#### WHAT YOU WILL DO:
Output every line of the records from the one containing "What is the distance at" through the end of the records as a JSON list of strings, one string per line. Skip blank lines and leave out the pictures.

(Extracted data entries)
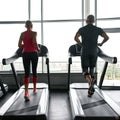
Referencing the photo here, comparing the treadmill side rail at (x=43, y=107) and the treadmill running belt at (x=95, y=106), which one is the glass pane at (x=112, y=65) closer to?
the treadmill running belt at (x=95, y=106)

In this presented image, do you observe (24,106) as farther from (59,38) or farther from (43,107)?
(59,38)

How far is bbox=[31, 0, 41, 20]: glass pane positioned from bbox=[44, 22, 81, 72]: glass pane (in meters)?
0.37

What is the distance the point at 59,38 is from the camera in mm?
6531

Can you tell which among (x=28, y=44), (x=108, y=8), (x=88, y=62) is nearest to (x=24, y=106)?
(x=28, y=44)

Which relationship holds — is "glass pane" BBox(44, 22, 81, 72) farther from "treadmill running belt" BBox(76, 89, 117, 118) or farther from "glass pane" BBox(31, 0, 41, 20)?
"treadmill running belt" BBox(76, 89, 117, 118)

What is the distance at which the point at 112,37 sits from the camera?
6.41 m

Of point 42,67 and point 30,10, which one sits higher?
point 30,10

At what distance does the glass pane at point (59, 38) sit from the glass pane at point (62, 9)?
0.23 m

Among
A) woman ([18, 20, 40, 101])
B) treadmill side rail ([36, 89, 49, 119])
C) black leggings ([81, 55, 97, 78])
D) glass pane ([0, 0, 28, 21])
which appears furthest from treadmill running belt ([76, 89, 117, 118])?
glass pane ([0, 0, 28, 21])

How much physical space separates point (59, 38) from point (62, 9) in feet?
3.03

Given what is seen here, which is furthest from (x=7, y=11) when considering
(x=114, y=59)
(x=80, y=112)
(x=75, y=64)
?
(x=80, y=112)

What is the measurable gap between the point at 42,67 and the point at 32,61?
234 centimetres

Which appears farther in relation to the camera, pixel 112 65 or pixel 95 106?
pixel 112 65

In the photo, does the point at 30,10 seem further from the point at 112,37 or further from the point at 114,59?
the point at 114,59
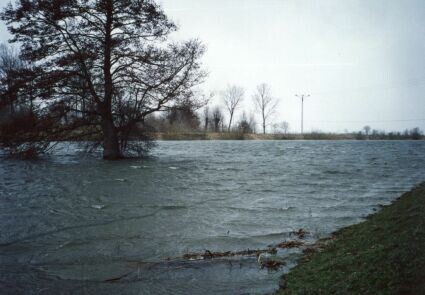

#### THE COMPLETED TASK:
[
  "What is the distance at which the point at 112,37 sits from the camera?",
  "6.41 m",
  "Of point 42,67 and point 30,10, which one sits higher?",
  "point 30,10",
  "At what distance does the glass pane at point (59, 38) sit from the glass pane at point (62, 9)?",
  "0.23 m",
  "Among",
  "A) woman ([18, 20, 40, 101])",
  "B) treadmill side rail ([36, 89, 49, 119])",
  "C) black leggings ([81, 55, 97, 78])",
  "D) glass pane ([0, 0, 28, 21])",
  "which appears furthest from treadmill running belt ([76, 89, 117, 118])?",
  "glass pane ([0, 0, 28, 21])",
  "How much physical space separates point (59, 38) from point (62, 9) in feet?",
  "3.03",
  "Given what is seen here, which is furthest from (x=7, y=11) when considering",
  "(x=114, y=59)",
  "(x=80, y=112)",
  "(x=75, y=64)",
  "?",
  "(x=80, y=112)",
  "What is the measurable gap between the point at 42,67 and the point at 32,61?",
  "234 centimetres",
  "Which appears farther in relation to the camera, pixel 112 65 or pixel 95 106?",
  "pixel 112 65",
  "In the photo, does the point at 30,10 seem further from the point at 112,37 or further from the point at 114,59?",
  "the point at 114,59"
]